■ TEXTE DE PAGE ■
---+---

La Rochelle mise sur l’électricité locale

Le 24 février 2023

Face aux dérives des prix du marché de l’énergie, certaines collectivités territoriales développent des boucles d’autoconsommations collectives. Produire et vendre en local une énergie moins chère : telle est la voie sur laquelle s’est engagée l’agglomération de La Rochelle depuis deux ans.

« Nous avons déposé en 2017 un dossier dans le cadre du Programme d’investissements d’avenir qui a été accepté. Il s’agissait de démontrer que nous étions capables de concevoir, construire, mettre en œuvre opérationnellement puis commercialiser une boucle d’autoconsommation collective », explique Gérard Blanchard, vice-président de la communauté d’agglomération de La Rochelle, en charge du projet « La Rochelle Territoire zéro carbone » 1.

---+---

Enregistrements:
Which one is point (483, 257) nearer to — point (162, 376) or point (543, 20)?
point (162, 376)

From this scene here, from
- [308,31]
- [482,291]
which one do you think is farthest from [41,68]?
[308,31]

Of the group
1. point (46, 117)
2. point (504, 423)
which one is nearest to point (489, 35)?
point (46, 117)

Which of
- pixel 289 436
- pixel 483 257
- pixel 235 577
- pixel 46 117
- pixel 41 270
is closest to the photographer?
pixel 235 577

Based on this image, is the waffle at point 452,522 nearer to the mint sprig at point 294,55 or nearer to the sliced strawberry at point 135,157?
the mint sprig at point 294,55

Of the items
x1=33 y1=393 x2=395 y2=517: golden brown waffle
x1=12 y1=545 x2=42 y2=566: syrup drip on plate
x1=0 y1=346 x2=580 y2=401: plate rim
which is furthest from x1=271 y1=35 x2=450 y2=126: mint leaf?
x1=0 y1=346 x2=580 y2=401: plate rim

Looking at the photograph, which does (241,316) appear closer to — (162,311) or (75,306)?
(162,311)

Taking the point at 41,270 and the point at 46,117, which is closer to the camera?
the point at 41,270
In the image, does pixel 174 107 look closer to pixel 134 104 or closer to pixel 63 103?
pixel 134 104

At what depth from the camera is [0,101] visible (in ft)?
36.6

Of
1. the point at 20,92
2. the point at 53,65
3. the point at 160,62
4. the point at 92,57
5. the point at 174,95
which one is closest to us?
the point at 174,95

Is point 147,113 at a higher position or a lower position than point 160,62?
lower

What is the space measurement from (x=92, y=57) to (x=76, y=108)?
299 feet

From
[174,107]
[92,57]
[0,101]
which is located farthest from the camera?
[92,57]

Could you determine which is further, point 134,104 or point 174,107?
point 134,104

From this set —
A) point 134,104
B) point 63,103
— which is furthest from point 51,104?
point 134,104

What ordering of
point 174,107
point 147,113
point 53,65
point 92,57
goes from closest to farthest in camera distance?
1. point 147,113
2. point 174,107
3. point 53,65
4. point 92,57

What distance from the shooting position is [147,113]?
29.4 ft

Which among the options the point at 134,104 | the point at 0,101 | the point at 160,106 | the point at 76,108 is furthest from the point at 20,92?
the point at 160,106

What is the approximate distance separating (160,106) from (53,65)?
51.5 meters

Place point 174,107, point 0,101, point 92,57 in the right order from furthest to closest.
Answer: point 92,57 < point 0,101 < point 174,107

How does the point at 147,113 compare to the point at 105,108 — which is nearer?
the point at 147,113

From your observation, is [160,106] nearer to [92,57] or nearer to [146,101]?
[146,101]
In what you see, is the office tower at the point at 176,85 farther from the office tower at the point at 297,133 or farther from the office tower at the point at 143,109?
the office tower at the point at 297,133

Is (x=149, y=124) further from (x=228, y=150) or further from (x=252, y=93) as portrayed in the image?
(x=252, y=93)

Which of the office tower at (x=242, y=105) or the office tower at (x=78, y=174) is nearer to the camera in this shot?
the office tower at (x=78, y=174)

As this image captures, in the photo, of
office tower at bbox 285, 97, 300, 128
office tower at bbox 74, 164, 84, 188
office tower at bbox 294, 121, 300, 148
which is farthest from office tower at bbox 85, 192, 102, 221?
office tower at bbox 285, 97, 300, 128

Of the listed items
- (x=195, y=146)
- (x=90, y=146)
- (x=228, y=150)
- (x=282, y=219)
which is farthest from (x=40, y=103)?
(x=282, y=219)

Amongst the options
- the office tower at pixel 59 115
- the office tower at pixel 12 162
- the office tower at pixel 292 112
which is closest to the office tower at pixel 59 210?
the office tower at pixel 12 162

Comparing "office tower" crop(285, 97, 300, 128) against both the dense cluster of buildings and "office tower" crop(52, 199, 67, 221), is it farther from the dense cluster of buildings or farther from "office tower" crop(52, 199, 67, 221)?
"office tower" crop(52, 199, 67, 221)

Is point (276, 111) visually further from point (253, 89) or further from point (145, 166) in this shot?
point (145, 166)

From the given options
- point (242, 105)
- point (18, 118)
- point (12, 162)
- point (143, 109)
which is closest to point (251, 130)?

---+---

■ OBJECTIF 1 ■
Reproduisez, dans l'article sur l'électricité locale à La Rochelle, le passage allant de « La Rochelle mise sur » jusqu'à « depuis deux ans. ».
■ OBJECTIF 2 ■
Poursuivez l'article sur l'électricité locale à La Rochelle à partir de l'endroit où il s'arrête.

■ RÉPONSE RÉDIGÉE 1 ■
La Rochelle mise sur l’électricité locale

Le 24 février 2023

Face aux dérives des prix du marché de l’énergie, certaines collectivités territoriales développent des boucles d’autoconsommations collectives. Produire et vendre en local une énergie moins chère : telle est la voie sur laquelle s’est engagée l’agglomération de La Rochelle depuis deux ans.

■ RÉPONSE RÉDIGÉE 2 ■
La Rochelle s’est donc lancée dans la construction d’un système de production d’énergie renouvelable (photovoltaïque) installé sur un parking (les ombrières supportent les panneaux) et s’appuie sur Enedis pour la distribution. L’électricité produite (0,3 MW) est injectée dans le réseau électrique où un compteur communicant calcule la quantité injectée et où sont identifiés les points de consommation sur le réseau. En l’espèce, il s’agit d’un très grand bâtiment de la communauté d’agglomération de La Rochelle qui abrite notamment une pépinière d’entreprise et une école d’ingénieurs, ainsi que des bornes de recharge d’éclairage public et de véhicules électriques. Le surplus va vers un électrolyseur destiné à fabriquer de l’hydrogène vert afin d’alimenter des systèmes de mobilité décarbonés. « Le bâtiment reçoit deux factures, à savoir la nôtre et celle d’EDF ou d’un autre fournisseur », détaille Gérard Blanchard, qui précise que les coûts de production de cette énergie de « proximité » sont inférieurs aux prix de vente d’EDF. « Nous sommes capables d’apporter au consommateur de l’énergie dont la production est stable. Produire et vendre en local une énergie moins chère : voilà notre modèle », souligne-t-il.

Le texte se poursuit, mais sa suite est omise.